Set theory is so cool
Which book could you recommend that uses the same formulation? Do you have an idea how one could "implement" these axioms with Lambda calculus?
it's called the axiom of extensionality because it defines extensional equality (two things are judged equal by their external=observable properties, rather than their origin or intrinsic identity)
I did some research before posting the video and found something to this effect. I wasn't really satisfied with the answer and didn't think I could explain it well to people unfamiliar with this, so I left that line in. For one, this explanation leaves open the question of why this is even called extensional equality in the first place.
Also, the use of internal and external here is confusing in the case of sets because it's tempting to think of the axiom of extensionality as stating that sets are equal if they have the same internal properties (their elements).

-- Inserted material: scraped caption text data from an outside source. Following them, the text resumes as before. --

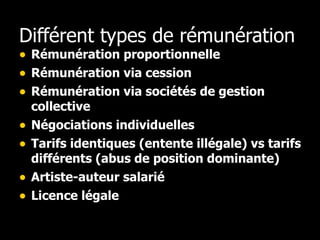 Différent types de rémunération Rémunération proportionnelle Rémunération via cession Rémunération via sociétés de gestion collective Négociations individuelles Tarifs identiques (entente illégale) vs tarifs différents (abus de position dominante) Artiste-auteur salarié Licence légale 
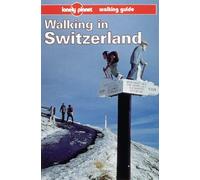 Walking in Switzerland (Lonely Planet Walking Guides)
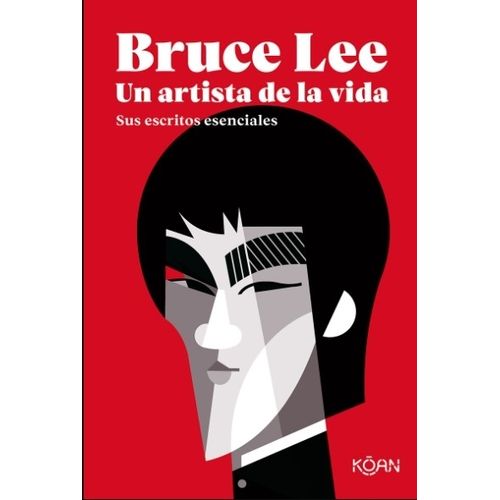 BRUCE LEE - UN ARTISTA DE LA VIDA - SUS ESCRITOS ESENCIALES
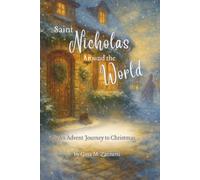 Saint Nicholas Around the World (Standard Color Edition): An Advent Journey to Christmas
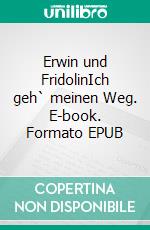 Erwin und FridolinIch geh` meinen Weg. E-book. Formato EPUB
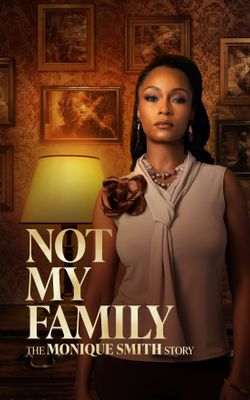 Not My Family: The Monique Smith Story-HD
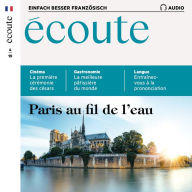 Französisch lernen Audio - Paris vom Wasser aus: Écoute Audio 04/19 - Paris au fil de l'eau (Abridged)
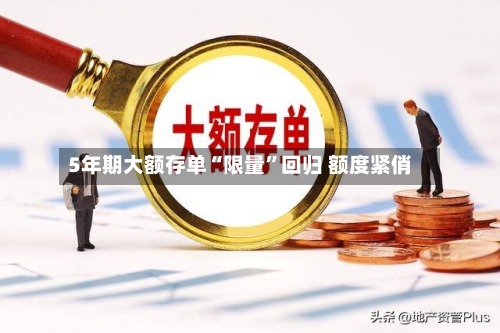 5年期大额存单“限量	”回归 额度紧俏-第2张图片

But here, we're clearly using internal and external differently, since we're saying sets are equal based on their external properties.
All in all, I'm still confused about why the axiom is called that.
Is there a reason you didn’t mention the axiom of empty set and the axiom of pairing?
I know you can drive them from the other axioms, but it’s a bit cumbersome.
More or less for that reason. I was trying to keep the statements of the axioms as simple as possible, so I didn't include axioms that are redundant. I intend to prove these statements later on in the series.
Your axiom of “refinement” is too inclusive.
If it only allowed 1 object to map to 0-1 objects, you would indeed get specification + replacement axioms.
But since it allows 1-to-many relations, it also entails the full axiom of choice.
Take a family of nonempty sets. Take the relation F(x,y) to be “y is in x”
Now apply the “axiom of refinement” and you get a set with one element from each set in the family. Which is exactly what the axiom of choice does.
The axiom of choice gives you a set with *exactly* one element from each set, but in the statement of the axiom of refinement, I say that "*at least one* of the objects it relates to lies in the new set".
It's possible to prove refinement in ZF. The idea is to replace each set with the set of everything it relates to of minimal possible rank in the von Neumann hierarchy of sets (en.wikipedia.org/wiki/Von_Neumann_universe), then take the union. This gives a set satisfying refinement.